### [IHRE AUFGABE]
Bringen Sie die folgenden Zeilen in die Form einer nummerierten Liste und lassen Sie dabei Leerzeilen weg. Verweise auf Bilder gehören nicht in die Antwort.
▼
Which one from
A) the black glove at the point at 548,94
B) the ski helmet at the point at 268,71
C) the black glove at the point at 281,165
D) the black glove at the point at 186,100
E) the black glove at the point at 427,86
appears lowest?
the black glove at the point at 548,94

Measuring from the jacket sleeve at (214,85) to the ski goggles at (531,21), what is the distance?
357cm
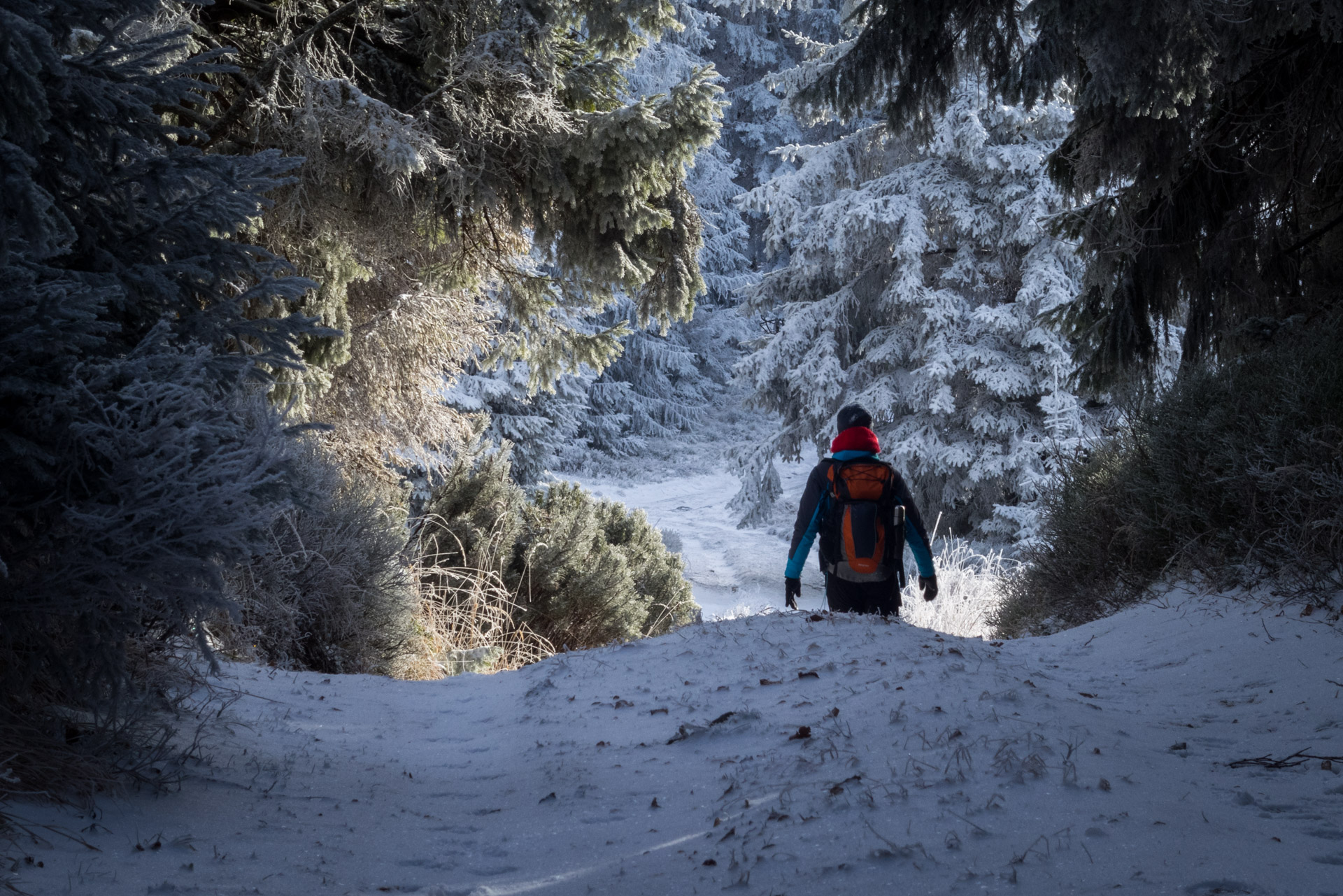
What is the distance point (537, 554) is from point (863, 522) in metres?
▲
### [ANTWORT ZUR ÜBUNG]
1. Which one from
2. A) the black glove at the point at 548,94
3. B) the ski helmet at the point at 268,71
4. C) the black glove at the point at 281,165
5. D) the black glove at the point at 186,100
6. E) the black glove at the point at 427,86
7. appears lowest?
8. the black glove at the point at 548,94
9. Measuring from the jacket sleeve at (214,85) to the ski goggles at (531,21), what is the distance?
10. 357cm
11. What is the distance point (537, 554) is from point (863, 522) in metres?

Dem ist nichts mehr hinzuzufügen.